• [Task goal] Please swap "corrugated metal building" for "metal shed" throughout the lines below, keeping everything else the same. Leave the pictures out of your answer.

Questions about scenes in images
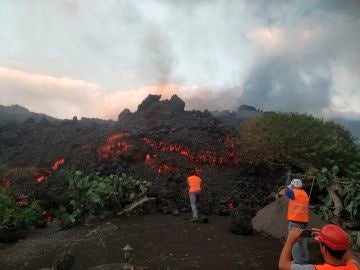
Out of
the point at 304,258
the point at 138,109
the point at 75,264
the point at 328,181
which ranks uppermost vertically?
the point at 138,109

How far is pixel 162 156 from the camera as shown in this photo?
2355 cm

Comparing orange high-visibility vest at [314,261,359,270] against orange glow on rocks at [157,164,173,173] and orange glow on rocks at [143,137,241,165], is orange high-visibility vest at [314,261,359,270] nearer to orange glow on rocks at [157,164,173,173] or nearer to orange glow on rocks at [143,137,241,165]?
orange glow on rocks at [157,164,173,173]

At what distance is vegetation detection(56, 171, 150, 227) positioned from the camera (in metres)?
14.8

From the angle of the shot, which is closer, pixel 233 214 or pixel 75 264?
pixel 75 264

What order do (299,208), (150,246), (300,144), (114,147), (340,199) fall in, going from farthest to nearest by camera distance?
(114,147)
(300,144)
(340,199)
(150,246)
(299,208)

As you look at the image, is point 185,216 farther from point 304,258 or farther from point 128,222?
point 304,258

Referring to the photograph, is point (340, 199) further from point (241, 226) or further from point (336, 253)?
point (336, 253)

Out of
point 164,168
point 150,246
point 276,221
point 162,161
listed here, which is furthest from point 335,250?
point 162,161

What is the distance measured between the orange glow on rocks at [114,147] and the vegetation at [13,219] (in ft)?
30.7

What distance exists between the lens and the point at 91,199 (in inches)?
598

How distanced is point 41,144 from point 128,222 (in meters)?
22.0

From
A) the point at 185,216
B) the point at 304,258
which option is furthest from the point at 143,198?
the point at 304,258

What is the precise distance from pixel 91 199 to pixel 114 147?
10.6 meters

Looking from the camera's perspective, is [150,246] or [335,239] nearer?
[335,239]
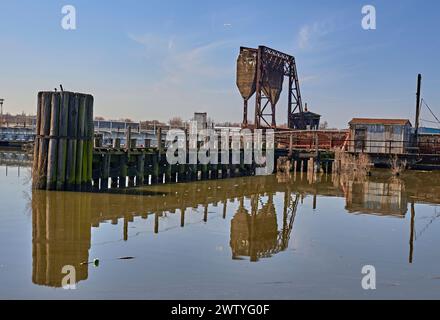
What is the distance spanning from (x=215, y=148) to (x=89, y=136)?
10.4 metres

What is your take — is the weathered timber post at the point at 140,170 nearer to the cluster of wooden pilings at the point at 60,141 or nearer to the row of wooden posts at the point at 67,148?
the row of wooden posts at the point at 67,148

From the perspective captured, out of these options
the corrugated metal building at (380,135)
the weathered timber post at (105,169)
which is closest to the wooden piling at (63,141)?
the weathered timber post at (105,169)

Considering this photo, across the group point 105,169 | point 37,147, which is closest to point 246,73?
point 105,169

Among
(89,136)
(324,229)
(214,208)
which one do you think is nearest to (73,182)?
(89,136)

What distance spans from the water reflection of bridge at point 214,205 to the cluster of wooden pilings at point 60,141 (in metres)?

• [Solution for this exercise]
Out of
the point at 304,258
the point at 138,109
the point at 75,264
the point at 328,181
which ranks uppermost vertically?
the point at 138,109

How far is pixel 162 156 from the camera as shown in this photo?
2355 cm

Comparing orange high-visibility vest at [314,261,359,270] against orange glow on rocks at [157,164,173,173] and orange glow on rocks at [143,137,241,165], is orange high-visibility vest at [314,261,359,270] nearer to orange glow on rocks at [157,164,173,173] or nearer to orange glow on rocks at [143,137,241,165]?
orange glow on rocks at [157,164,173,173]

At what distance is vegetation detection(56, 171, 150, 227) positioned from the camera (in metres)?
14.8

From the angle of the shot, which is closer, pixel 233 214 or pixel 75 264?
pixel 75 264

What order do (299,208), (150,246), (300,144), (114,147), (340,199) fall in, going from farthest to nearest by camera distance?
(114,147)
(300,144)
(340,199)
(150,246)
(299,208)

As you look at the image, is point 185,216 farther from point 304,258 or farther from point 128,222?
point 304,258

Referring to the photograph, is point (340, 199) further from point (241, 226) or further from point (336, 253)?
point (336, 253)

Out of
point 164,168
point 150,246
point 276,221
point 162,161
listed here, which is furthest from point 335,250?
point 162,161

What is the distance measured between the orange glow on rocks at [114,147] and the vegetation at [13,219] (in ft)?
30.7

What distance exists between the lens and the point at 91,199 (in inches)?
598

How distanced is point 41,144 from point 128,222 (in meters)?
22.0

From
A) the point at 185,216
B) the point at 304,258
which option is furthest from the point at 143,198?
the point at 304,258

What is the precise distance from pixel 91 199 to pixel 114 147?
10.6 meters

Looking from the camera's perspective, is [150,246] or [335,239] nearer?
[335,239]
What is the distance spanning from (x=215, y=148) to (x=89, y=136)?
10.4 metres

What is your take — is the weathered timber post at the point at 140,170 nearer to the cluster of wooden pilings at the point at 60,141 or nearer to the row of wooden posts at the point at 67,148?
the row of wooden posts at the point at 67,148

From the perspective captured, out of these options
the metal shed at (380,135)
the weathered timber post at (105,169)
which is closest to the wooden piling at (63,141)?
the weathered timber post at (105,169)

Considering this photo, across the group point 105,169 | point 37,147, which is closest to point 246,73?
point 105,169

Among
(89,136)
(324,229)
(214,208)
which one do you think is nearest to (73,182)?
(89,136)

What distance spans from the water reflection of bridge at point 214,205 to the cluster of wooden pilings at point 60,141 (in metres)?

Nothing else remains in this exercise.